UDP probe negative value for failure #741

Bashere1 · 2024-05-07T17:37:34Z

Describe the bug
I am seeing negative values for failure counter metrics for the UDP probe type.
This is reflected both in the prometheus metric output for the failure metric counter and in prober logs.

Linux Version
22.04.2-Ubuntu

Cloudprober Version
v0.13.3

To Reproduce

cloudprober.cfg
`host: "redacted"

port: 8080

server {
  type: UDP
  udp_server {
    port: 85
    type: ECHO
  }
}

probe {
  name: "UDP-probes"
  type: UDP
  latency_unit: "ms"
  udp_probe {
    port: 85
  }
  targets {
    file_targets {
      file_path: "/opt/prober/vips.json"
    }
  }
  interval_msec: 1000  # 1s
  timeout_msec: 500   # 500ms
  additional_label {
    key: "dest"
    value: "@target.name@"
  }

  additional_label {
    key: "dest"
    value: "@target.label.dest@"
  }

  additional_label {
    key: "src"
    value: "@target.label.src@"
  }

}

vips.json

{
    "resource": [
        {
            "name": "redacted",
            "ip": "redacted",
            "port": 85,
            "labels": {
                "dest": "redacted,
                "src": "redacted"
            }
        }
    ]
}

Steps to reproduce the behavior:

I've been unable to identity the pattern, which causes this behavior.
I have the same config and prober version applied to 50+ other hosts, which do not see negative values for failure rate counter.
This occurs for approx ~5 out of the 50 hosts we have installed prober to, where we see negative values for failure.

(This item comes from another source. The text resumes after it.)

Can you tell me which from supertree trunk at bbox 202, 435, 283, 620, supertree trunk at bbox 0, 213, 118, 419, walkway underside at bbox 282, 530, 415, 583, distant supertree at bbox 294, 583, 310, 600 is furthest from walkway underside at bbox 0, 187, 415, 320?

If we restart the counters reset and start positive, but will gradually decrement to negative values.

The text was updated successfully, but these errors were encountered:

manugarg · 2024-05-07T18:37:48Z

@Bashere1 is your success metric also bigger than total? Also, I am assuming you see positive failure delta in some cycles and then negative failure delta.. is that correct?

Also, do you have just one target? That's what it looks like from the config (vips.json), but wanted to make sure.

Bashere1 · 2024-05-07T18:39:14Z

I did a little more digging and it appears that failure is a calculated metic.
It appears as if total isn't getting incremented or success is double incrementing.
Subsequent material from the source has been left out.